Escritor em crise





Cortava o "t" e colocava lentamente os pingos nos "is" desanimado e propositalmente desalinhado em relação as linhas do caderno. Não tinha nenhuma vontade, ao menos naquele momento, de escrever mais nada. Nenhuma frase sequer poderia ser aproveitada. Sabia que apagaria deliberadamente aquele texto, ou quiçá toda a página. Lixo. Tudo iria para o lixo. Sem inspiração, sem ideias novas, sem nenhum assunto específico. Nada.

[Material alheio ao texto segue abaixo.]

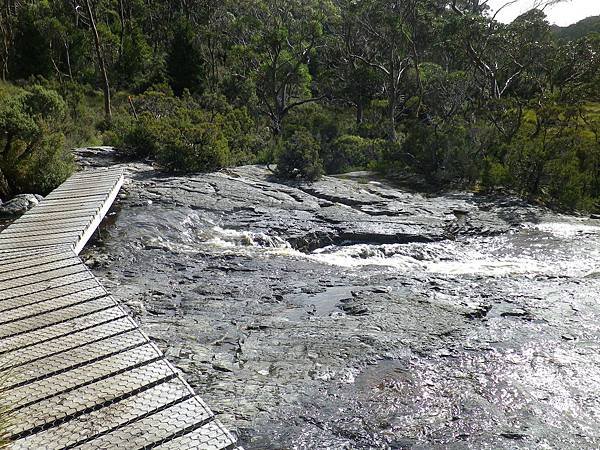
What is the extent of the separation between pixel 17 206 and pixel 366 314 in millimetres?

Não lhe vinha a mente nenhum tópico ainda que repetisse obrigatoriamente todos os movimentos da escrita. A Semântica já não lhe favorecia. Língua bruta, afiada, signo inexato e significante abstrato. A Sintaxe, sua eterna inimiga, sempre teve seu respeito e temor, mas agora, alternava-se entre o Sujeito e o Predicado de uma forma ímpar, fazendo-o confundir os Essenciais Termos da Oração. Sim, como sempre fizera, atrapalhou-se entre o Vocativo e o Aposto de forma tão obscura que invocava quem não deveria estar na oração. A Morfologia sempre tão estável resolveu se rebelar e atualizar seus sufixos e afixos, o que o fez ficar mais confuso. E desta vez, ele já não se sentia seguro em usá-la. Também por uma questão de humildade desistiu de utilizar a Fonética como um recurso, quem leria aquela porcaria? E por isso talvez ele não tenha se dado conta de usar a Fonologia para ajuda-lo naquele conflito. A transcrição fonética, sem dúvida não o ajudaria a ter ideias. São apenas representações de alguém que já pariu a escrita. Não era definitivamente o caso naquele momento. Não pediria apoio a Etimologia, não carecia explicar a origem do que não existia. Ele não havia sequer usado uma palavra decente. Entristeceu-se demasiado quando lembrou-se da querida Estilística, não a usaria como um recurso estético. Não havia contexto nem aplicação. Rasgou lentamente a folha do caderno.